REQUIRED WORK:
A. Swap "prickly" for "spiny" in the passage of the Isopogon ceratophyllus text from "- Conservation status: EN" up to and including "cm in diameter.", and write that passage out.
B. Extend the Isopogon ceratophyllus text from where it stops.

---------- GIVEN TEXT

Scientific classification
- Kingdom: Plantae
- Clade: Tracheophytes
- Clade: Angiosperms
- Clade: Eudicots
- Order: Proteales
- Family: Proteaceae
- Genus: Isopogon
- Species: I. ceratophyllus
- Binomial name: Isopogon ceratophyllus R.Br.
- Synonyms: Atylus ceratophyllus (R.Br.) Kuntze

= Isopogon ceratophyllus =

- Genus: Isopogon
- Species: ceratophyllus
- Authority: R.Br.
- Conservation status: EN
- Synonyms: Atylus ceratophyllus (R.Br.) Kuntze

Species of plant endemic to Australia

Isopogon ceratophyllus, commonly known as the horny cone-bush or wild Irishman, is a plant of the family Proteaceae that is endemic to the coast in Victoria, South Australia and on the Furneaux Group of islands in Tasmania. It is a small woody shrub that grows to 100 cm (40 in) high with prickly foliage. It is extremely sensitive to dieback from the pathogen Phytophthora cinnamomi

==Description==
Isopogon ceratophyllus is a prickly shrub, growing to 15–100 cm (6–40 in) tall and to 120 cm (4 ft) across. The oval to round flower heads, known as inflorescences, appear between July and January, and are around 3 cm in diameter.

--------------------
---------- RECORDED DATA

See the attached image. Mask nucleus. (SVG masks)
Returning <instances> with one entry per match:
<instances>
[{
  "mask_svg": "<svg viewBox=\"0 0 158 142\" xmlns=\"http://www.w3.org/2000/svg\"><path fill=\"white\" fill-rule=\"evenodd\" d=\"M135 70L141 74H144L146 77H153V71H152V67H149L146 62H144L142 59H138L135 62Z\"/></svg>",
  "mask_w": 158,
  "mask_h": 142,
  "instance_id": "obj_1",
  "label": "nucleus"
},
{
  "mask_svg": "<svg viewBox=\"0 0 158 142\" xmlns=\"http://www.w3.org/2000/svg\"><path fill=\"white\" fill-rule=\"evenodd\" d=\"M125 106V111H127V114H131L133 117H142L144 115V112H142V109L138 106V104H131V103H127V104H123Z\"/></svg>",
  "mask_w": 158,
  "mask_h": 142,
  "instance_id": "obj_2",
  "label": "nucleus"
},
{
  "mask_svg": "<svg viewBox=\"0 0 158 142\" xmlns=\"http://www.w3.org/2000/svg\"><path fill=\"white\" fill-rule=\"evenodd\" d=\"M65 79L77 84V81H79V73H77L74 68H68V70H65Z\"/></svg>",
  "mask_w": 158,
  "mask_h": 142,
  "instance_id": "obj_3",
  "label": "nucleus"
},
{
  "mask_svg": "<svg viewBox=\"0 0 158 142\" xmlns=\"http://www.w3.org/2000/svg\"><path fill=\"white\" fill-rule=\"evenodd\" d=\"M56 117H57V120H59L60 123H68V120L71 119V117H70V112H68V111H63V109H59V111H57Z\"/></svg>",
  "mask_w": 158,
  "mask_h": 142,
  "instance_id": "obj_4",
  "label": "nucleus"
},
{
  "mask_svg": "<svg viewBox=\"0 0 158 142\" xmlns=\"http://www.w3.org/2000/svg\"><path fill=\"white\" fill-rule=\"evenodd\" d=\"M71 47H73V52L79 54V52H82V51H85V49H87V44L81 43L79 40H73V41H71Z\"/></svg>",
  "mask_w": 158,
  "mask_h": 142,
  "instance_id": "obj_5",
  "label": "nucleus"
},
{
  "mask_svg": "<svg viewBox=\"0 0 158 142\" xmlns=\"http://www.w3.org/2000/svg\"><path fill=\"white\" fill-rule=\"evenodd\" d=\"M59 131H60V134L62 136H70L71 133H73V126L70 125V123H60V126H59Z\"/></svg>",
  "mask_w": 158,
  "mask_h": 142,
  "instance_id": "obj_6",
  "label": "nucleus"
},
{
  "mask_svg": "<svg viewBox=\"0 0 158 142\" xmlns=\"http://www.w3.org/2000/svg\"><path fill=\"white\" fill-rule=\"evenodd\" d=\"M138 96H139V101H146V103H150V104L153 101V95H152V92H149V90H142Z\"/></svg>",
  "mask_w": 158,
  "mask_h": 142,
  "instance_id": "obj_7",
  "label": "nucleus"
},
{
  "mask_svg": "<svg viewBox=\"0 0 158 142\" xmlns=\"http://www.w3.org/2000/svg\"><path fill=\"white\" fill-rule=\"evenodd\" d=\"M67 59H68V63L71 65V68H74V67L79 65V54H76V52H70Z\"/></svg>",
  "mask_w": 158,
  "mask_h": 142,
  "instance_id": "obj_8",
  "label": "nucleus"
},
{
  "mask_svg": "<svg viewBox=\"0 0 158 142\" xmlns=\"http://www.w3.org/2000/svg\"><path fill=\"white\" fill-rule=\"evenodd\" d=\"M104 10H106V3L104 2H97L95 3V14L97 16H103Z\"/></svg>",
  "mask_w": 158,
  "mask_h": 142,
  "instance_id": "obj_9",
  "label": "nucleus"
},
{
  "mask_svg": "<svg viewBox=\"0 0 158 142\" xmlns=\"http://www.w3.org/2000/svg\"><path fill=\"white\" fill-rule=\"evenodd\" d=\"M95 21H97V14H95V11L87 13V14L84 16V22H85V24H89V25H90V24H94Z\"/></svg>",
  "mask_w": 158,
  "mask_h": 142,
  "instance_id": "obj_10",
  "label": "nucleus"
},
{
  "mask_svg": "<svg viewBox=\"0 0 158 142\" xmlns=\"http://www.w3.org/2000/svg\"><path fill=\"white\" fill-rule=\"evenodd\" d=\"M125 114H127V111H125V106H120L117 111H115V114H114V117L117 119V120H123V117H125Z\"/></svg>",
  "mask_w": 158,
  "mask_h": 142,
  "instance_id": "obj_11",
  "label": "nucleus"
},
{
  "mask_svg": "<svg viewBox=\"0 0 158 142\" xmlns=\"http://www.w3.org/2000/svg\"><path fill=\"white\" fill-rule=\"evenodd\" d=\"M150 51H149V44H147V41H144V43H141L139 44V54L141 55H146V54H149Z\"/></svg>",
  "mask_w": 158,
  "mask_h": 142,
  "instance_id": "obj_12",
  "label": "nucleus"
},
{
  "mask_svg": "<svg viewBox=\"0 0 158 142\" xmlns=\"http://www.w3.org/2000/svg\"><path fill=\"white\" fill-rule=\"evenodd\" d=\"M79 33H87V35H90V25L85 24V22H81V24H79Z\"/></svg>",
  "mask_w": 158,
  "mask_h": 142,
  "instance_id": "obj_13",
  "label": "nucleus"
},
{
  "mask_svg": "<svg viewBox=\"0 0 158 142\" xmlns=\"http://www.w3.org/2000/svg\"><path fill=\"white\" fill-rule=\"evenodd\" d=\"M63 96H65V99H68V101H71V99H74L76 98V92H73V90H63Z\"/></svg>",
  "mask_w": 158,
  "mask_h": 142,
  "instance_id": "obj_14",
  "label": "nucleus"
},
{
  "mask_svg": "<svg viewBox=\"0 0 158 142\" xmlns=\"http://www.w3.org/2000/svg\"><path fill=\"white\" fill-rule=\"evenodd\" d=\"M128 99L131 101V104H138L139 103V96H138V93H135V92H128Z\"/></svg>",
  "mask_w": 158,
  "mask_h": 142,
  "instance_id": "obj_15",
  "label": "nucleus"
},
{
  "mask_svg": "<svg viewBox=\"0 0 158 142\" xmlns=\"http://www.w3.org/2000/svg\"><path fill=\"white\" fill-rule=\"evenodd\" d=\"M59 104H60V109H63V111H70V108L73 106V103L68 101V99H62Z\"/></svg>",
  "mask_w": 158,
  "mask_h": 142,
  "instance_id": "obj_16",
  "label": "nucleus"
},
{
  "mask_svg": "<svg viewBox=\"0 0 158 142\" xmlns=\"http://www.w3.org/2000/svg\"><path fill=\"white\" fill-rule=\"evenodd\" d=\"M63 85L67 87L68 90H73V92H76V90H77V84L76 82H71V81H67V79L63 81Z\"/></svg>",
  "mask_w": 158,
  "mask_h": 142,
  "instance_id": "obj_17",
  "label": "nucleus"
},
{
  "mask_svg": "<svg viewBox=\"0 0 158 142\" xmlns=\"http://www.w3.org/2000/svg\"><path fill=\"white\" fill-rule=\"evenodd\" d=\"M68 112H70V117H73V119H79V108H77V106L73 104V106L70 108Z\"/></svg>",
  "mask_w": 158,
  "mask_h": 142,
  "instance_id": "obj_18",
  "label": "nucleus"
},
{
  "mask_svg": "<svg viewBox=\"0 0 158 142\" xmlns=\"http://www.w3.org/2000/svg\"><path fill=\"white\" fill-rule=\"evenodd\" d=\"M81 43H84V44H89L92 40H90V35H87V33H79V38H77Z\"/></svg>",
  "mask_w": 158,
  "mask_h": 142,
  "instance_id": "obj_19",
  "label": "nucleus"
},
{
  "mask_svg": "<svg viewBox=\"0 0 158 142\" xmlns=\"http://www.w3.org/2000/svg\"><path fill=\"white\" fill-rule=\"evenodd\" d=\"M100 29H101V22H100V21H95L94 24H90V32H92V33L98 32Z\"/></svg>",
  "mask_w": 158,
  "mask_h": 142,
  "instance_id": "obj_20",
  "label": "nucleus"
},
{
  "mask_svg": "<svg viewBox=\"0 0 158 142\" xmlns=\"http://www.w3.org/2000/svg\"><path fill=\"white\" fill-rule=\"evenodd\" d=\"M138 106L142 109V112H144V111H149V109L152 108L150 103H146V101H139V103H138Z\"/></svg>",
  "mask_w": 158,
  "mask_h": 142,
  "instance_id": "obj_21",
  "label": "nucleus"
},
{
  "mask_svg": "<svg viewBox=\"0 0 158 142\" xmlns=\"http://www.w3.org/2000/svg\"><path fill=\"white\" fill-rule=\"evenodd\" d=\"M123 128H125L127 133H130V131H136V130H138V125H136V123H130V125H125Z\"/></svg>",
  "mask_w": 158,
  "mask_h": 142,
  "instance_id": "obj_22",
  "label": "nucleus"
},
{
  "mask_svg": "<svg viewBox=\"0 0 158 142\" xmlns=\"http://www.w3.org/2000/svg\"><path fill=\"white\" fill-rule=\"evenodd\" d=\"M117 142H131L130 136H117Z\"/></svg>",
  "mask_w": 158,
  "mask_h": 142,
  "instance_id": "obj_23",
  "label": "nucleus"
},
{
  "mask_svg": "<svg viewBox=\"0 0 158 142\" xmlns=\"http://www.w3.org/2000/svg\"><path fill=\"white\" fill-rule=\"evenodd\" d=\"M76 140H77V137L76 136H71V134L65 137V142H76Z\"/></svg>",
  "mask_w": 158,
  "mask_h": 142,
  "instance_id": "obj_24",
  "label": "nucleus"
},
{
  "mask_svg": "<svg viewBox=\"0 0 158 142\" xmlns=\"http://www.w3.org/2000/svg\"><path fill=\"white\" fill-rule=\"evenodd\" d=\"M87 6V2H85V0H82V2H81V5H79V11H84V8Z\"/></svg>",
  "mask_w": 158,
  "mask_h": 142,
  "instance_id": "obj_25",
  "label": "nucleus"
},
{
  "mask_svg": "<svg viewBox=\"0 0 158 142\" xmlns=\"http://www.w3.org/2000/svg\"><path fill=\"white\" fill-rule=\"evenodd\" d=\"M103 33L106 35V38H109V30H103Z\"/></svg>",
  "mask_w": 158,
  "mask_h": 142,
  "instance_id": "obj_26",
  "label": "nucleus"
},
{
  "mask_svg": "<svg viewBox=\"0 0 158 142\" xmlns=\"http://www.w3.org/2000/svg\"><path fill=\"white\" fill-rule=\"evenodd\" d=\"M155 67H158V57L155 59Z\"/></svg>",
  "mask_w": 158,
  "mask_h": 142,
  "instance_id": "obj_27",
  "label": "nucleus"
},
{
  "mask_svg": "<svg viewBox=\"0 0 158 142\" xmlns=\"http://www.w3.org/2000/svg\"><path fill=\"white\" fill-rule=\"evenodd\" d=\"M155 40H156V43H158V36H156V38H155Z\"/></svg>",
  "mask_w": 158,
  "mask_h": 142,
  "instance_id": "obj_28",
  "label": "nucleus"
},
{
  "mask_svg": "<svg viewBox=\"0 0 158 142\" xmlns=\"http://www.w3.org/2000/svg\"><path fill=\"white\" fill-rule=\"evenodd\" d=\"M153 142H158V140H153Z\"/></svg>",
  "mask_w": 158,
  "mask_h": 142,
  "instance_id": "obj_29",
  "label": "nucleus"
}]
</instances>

--------------------

WRITTEN RESPONSES:
A.
- Conservation status: EN
- Synonyms: Atylus ceratophyllus (R.Br.) Kuntze

Species of plant endemic to Australia

Isopogon ceratophyllus, commonly known as the horny cone-bush or wild Irishman, is a plant of the family Proteaceae that is endemic to the coast in Victoria, South Australia and on the Furneaux Group of islands in Tasmania. It is a small woody shrub that grows to 100 cm (40 in) high with spiny foliage. It is extremely sensitive to dieback from the pathogen Phytophthora cinnamomi

==Description==
Isopogon ceratophyllus is a spiny shrub, growing to 15–100 cm (6–40 in) tall and to 120 cm (4 ft) across. The oval to round flower heads, known as inflorescences, appear between July and January, and are around 3 cm in diameter.

B.
==Taxonomy==
Isopogon ceratophyllus was first described by Robert Brown in his 1810 work Prodromus Florae Novae Hollandiae et Insulae Van Diemen. The specific epithet is derived from the Ancient Greek words cerat- "horn" and phyllon "leaf", relating to the leaves' resemblance to antlers. In 1891, German botanist Otto Kuntze published Revisio Generum Plantarum, his response to what he perceived as a lack of method in existing nomenclatural practice. Because Isopogon was based on Isopogon anemonifolius, and that species had already been placed by Richard Salisbury in the segregate genus Atylus in 1807, Kuntze revived the latter genus on the grounds of priority, and made the new combination Atylus ceratophyllus for this species. However, Kuntze's revisionary program was not accepted by the majority of botanists. Ultimately, the genus Isopogon was nomenclaturally conserved over Atylus by the International Botanical Congress of 1905.

Common names include horny cone bush and, from Kangaroo Island, wild Irishman.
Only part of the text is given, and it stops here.